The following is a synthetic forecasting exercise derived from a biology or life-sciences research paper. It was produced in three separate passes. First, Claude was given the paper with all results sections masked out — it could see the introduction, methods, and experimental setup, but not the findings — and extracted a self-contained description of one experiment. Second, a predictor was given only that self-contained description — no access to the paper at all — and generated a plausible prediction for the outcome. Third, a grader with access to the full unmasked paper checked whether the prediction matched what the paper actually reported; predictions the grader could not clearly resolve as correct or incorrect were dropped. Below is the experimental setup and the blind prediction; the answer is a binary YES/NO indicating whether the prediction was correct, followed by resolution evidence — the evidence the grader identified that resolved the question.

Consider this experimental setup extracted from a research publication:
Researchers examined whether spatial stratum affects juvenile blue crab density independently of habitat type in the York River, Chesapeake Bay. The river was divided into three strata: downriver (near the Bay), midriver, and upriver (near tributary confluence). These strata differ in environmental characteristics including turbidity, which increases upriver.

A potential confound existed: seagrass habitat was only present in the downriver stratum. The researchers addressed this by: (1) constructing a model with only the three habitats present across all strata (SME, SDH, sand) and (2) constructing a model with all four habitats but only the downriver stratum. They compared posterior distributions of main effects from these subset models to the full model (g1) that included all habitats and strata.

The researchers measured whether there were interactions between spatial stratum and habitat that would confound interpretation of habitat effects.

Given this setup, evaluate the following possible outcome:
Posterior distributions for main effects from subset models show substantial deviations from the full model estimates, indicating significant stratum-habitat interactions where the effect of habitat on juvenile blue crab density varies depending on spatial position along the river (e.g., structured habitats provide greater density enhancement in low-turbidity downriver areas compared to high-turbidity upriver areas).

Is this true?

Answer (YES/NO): NO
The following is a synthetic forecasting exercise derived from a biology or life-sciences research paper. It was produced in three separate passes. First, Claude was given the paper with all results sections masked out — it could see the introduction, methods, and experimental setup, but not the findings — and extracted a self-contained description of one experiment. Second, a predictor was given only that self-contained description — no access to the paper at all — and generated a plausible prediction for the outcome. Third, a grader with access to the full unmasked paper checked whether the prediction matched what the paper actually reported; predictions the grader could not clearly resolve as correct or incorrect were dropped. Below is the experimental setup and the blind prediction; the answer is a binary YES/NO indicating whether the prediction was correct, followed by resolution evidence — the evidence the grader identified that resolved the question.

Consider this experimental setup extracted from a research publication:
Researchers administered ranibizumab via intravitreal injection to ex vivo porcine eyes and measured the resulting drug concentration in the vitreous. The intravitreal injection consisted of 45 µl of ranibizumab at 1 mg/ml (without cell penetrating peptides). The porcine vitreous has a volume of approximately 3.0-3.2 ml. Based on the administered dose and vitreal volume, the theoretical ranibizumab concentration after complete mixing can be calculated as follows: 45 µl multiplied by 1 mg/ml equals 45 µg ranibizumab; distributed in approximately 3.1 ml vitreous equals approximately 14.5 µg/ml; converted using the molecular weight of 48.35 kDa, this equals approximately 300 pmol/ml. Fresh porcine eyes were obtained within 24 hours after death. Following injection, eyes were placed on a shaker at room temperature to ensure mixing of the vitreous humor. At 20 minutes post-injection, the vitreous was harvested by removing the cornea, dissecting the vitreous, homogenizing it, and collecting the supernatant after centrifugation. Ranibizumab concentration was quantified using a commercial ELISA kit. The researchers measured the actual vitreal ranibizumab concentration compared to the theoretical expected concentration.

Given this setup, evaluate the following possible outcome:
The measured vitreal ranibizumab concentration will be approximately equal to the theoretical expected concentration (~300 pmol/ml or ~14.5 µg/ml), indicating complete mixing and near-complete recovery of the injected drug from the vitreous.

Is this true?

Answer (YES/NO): NO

——————————

### Instructions for the task
Write every line of the material out again exactly.

### Result of this task
The following is a synthetic forecasting exercise derived from a biology or life-sciences research paper. It was produced in three separate passes. First, Claude was given the paper with all results sections masked out — it could see the introduction, methods, and experimental setup, but not the findings — and extracted a self-contained description of one experiment. Second, a predictor was given only that self-contained description — no access to the paper at all — and generated a plausible prediction for the outcome. Third, a grader with access to the full unmasked paper checked whether the prediction matched what the paper actually reported; predictions the grader could not clearly resolve as correct or incorrect were dropped. Below is the experimental setup and the blind prediction; the answer is a binary YES/NO indicating whether the prediction was correct, followed by resolution evidence — the evidence the grader identified that resolved the question.

Consider this experimental setup extracted from a research publication:
Researchers examined whether spatial stratum affects juvenile blue crab density independently of habitat type in the York River, Chesapeake Bay. The river was divided into three strata: downriver (near the Bay), midriver, and upriver (near tributary confluence). These strata differ in environmental characteristics including turbidity, which increases upriver.

A potential confound existed: seagrass habitat was only present in the downriver stratum. The researchers addressed this by: (1) constructing a model with only the three habitats present across all strata (SME, SDH, sand) and (2) constructing a model with all four habitats but only the downriver stratum. They compared posterior distributions of main effects from these subset models to the full model (g1) that included all habitats and strata.

The researchers measured whether there were interactions between spatial stratum and habitat that would confound interpretation of habitat effects.

Given this setup, evaluate the following possible outcome:
Posterior distributions for main effects from subset models show substantial deviations from the full model estimates, indicating significant stratum-habitat interactions where the effect of habitat on juvenile blue crab density varies depending on spatial position along the river (e.g., structured habitats provide greater density enhancement in low-turbidity downriver areas compared to high-turbidity upriver areas).

Is this true?

Answer (YES/NO): NO
The following is a synthetic forecasting exercise derived from a biology or life-sciences research paper. It was produced in three separate passes. First, Claude was given the paper with all results sections masked out — it could see the introduction, methods, and experimental setup, but not the findings — and extracted a self-contained description of one experiment. Second, a predictor was given only that self-contained description — no access to the paper at all — and generated a plausible prediction for the outcome. Third, a grader with access to the full unmasked paper checked whether the prediction matched what the paper actually reported; predictions the grader could not clearly resolve as correct or incorrect were dropped. Below is the experimental setup and the blind prediction; the answer is a binary YES/NO indicating whether the prediction was correct, followed by resolution evidence — the evidence the grader identified that resolved the question.

Consider this experimental setup extracted from a research publication:
Researchers administered ranibizumab via intravitreal injection to ex vivo porcine eyes and measured the resulting drug concentration in the vitreous. The intravitreal injection consisted of 45 µl of ranibizumab at 1 mg/ml (without cell penetrating peptides). The porcine vitreous has a volume of approximately 3.0-3.2 ml. Based on the administered dose and vitreal volume, the theoretical ranibizumab concentration after complete mixing can be calculated as follows: 45 µl multiplied by 1 mg/ml equals 45 µg ranibizumab; distributed in approximately 3.1 ml vitreous equals approximately 14.5 µg/ml; converted using the molecular weight of 48.35 kDa, this equals approximately 300 pmol/ml. Fresh porcine eyes were obtained within 24 hours after death. Following injection, eyes were placed on a shaker at room temperature to ensure mixing of the vitreous humor. At 20 minutes post-injection, the vitreous was harvested by removing the cornea, dissecting the vitreous, homogenizing it, and collecting the supernatant after centrifugation. Ranibizumab concentration was quantified using a commercial ELISA kit. The researchers measured the actual vitreal ranibizumab concentration compared to the theoretical expected concentration.

Given this setup, evaluate the following possible outcome:
The measured vitreal ranibizumab concentration will be approximately equal to the theoretical expected concentration (~300 pmol/ml or ~14.5 µg/ml), indicating complete mixing and near-complete recovery of the injected drug from the vitreous.

Is this true?

Answer (YES/NO): NO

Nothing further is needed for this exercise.